Required action:
Below are some entries. Transcribe the lines from the one holding "Floral dress on" to the one holding "Oct 17, 2022;", inclusive, but not the pictures among them.

Captioned web images

•••

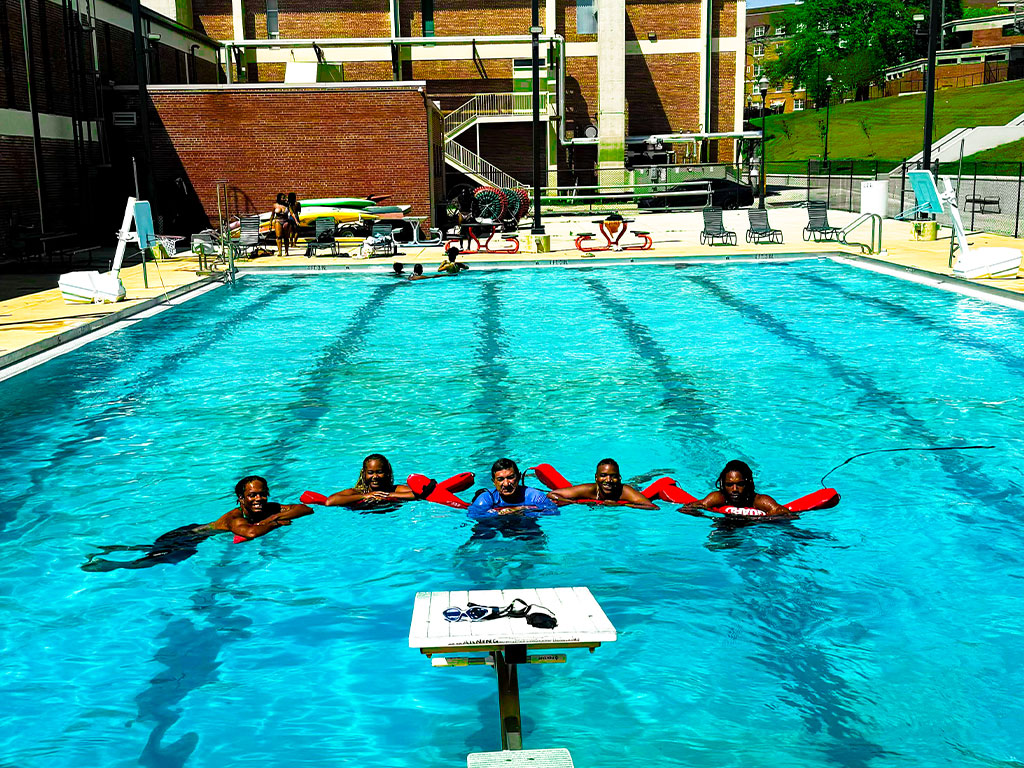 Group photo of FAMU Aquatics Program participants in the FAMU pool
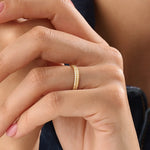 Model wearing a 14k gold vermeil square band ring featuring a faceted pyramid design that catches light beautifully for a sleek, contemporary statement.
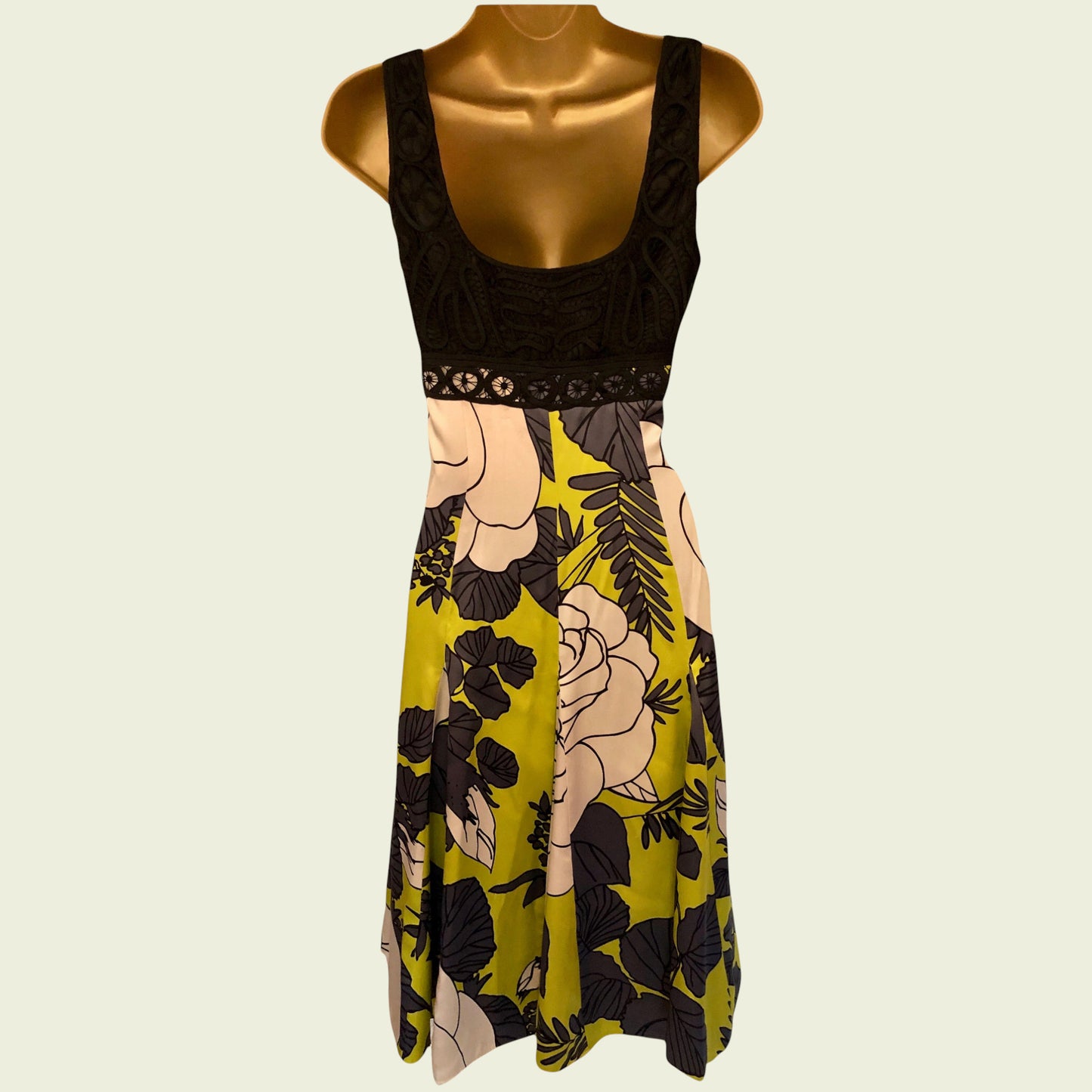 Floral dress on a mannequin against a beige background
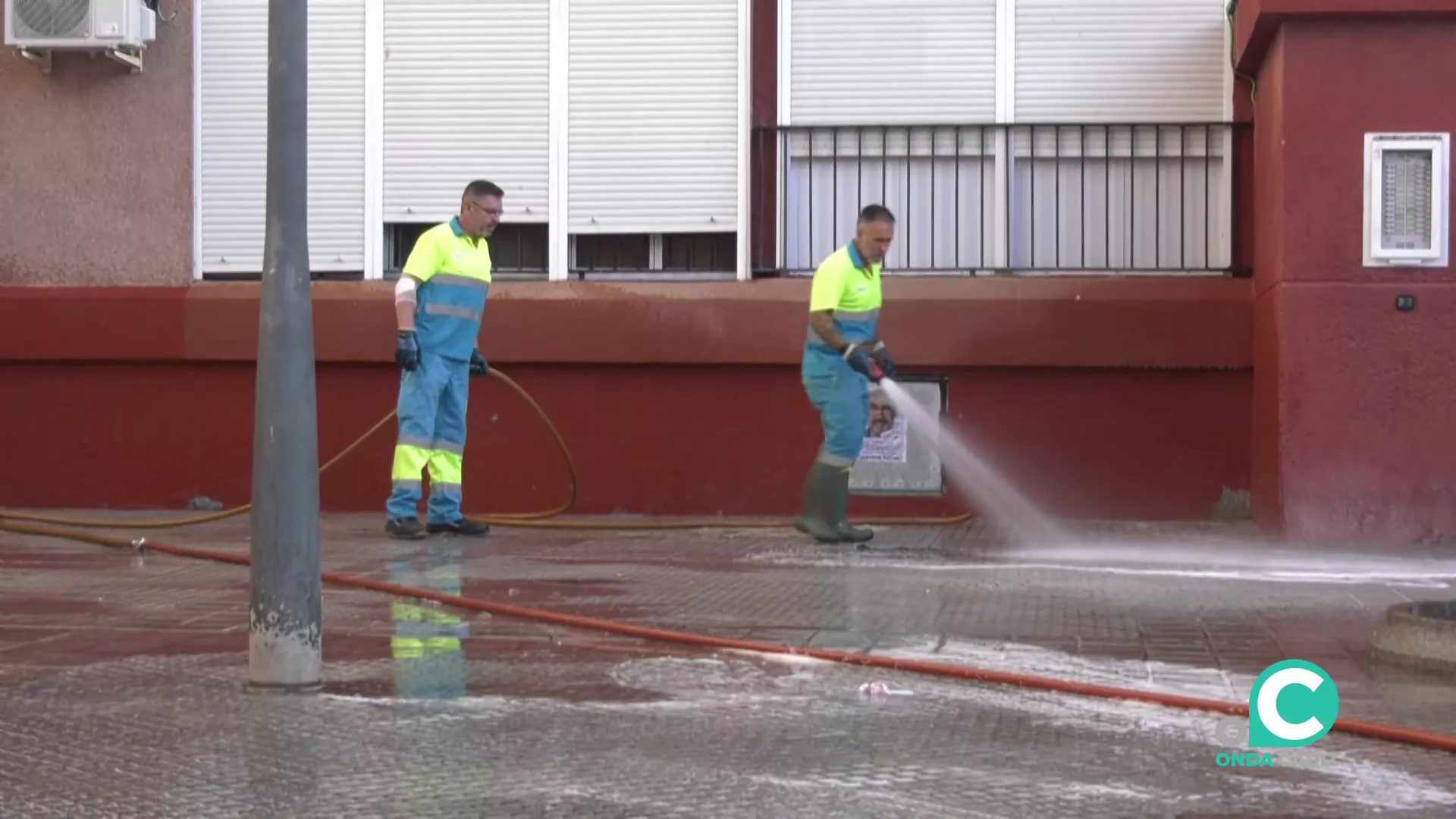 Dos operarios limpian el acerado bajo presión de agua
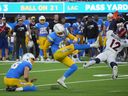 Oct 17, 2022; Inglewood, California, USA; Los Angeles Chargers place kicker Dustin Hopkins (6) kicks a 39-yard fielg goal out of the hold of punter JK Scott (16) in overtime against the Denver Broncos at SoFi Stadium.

•••

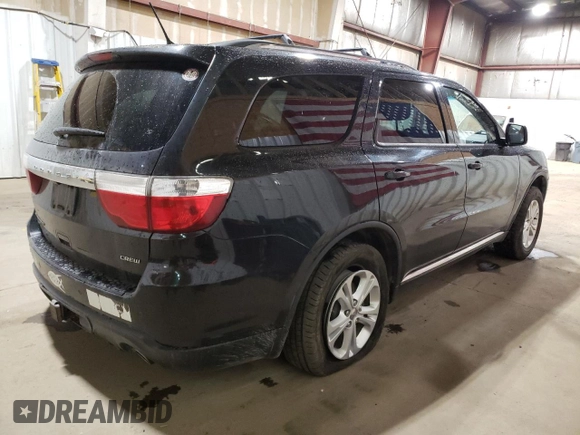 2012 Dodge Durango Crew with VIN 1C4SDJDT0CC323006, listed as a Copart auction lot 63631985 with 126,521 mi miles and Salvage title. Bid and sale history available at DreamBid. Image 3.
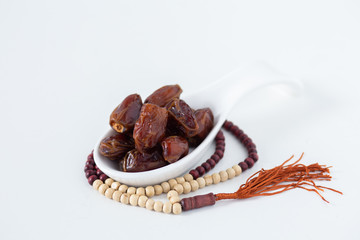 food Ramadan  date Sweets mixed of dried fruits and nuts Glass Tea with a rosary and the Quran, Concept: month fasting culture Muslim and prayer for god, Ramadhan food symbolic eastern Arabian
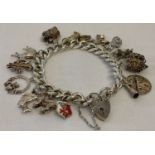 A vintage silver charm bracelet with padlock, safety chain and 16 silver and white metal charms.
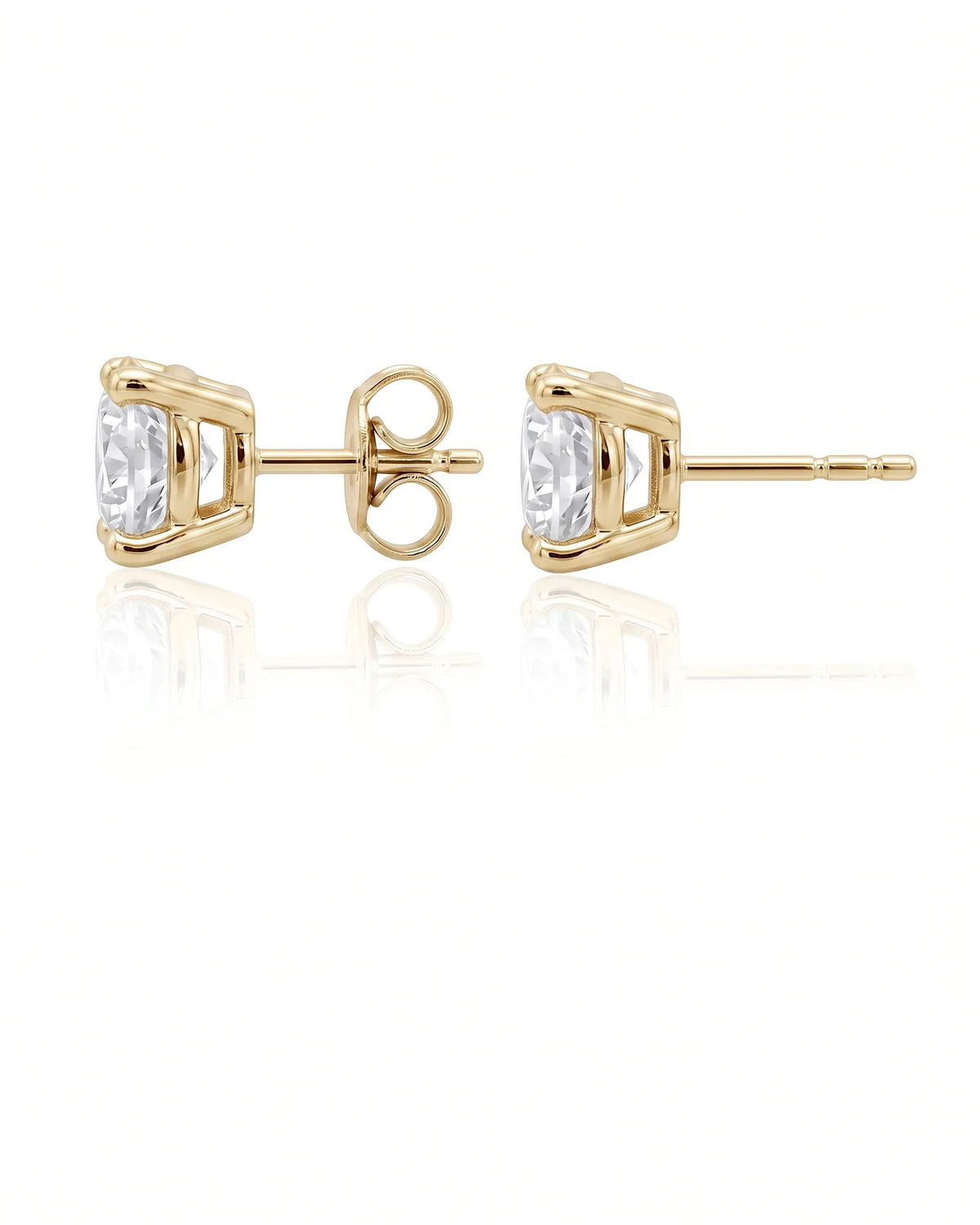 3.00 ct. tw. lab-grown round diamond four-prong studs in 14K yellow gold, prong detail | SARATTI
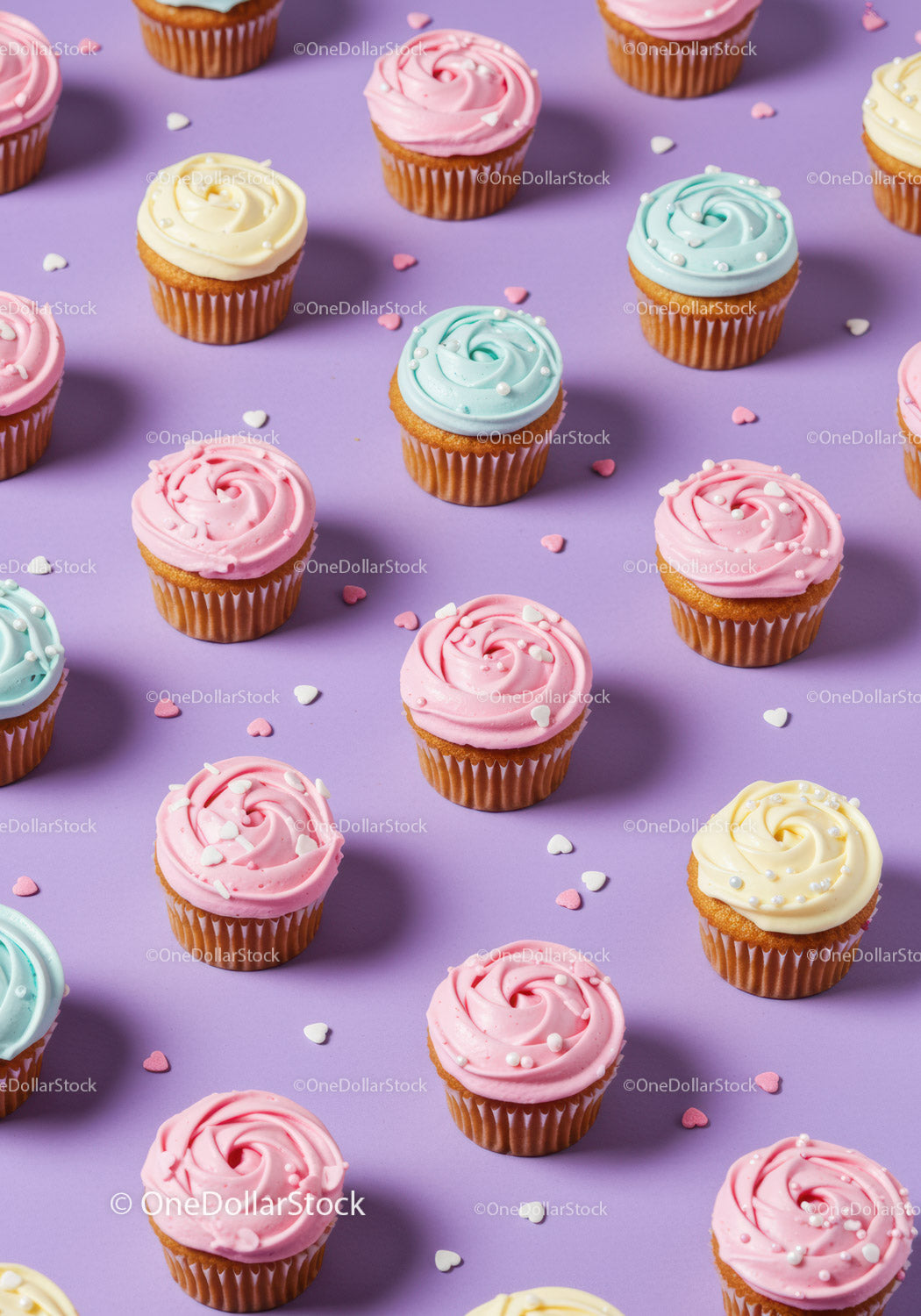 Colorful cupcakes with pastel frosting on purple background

•••

Answer box:
 Floral dress on a mannequin against a beige background
 Dos operarios limpian el acerado bajo presión de agua
 Oct 17, 2022; Inglewood, California, USA; Los Angeles Chargers place kicker Dustin Hopkins (6) kicks a 39-yard fielg goal out of the hold of punter JK Scott (16) in overtime against the Denver Broncos at SoFi Stadium.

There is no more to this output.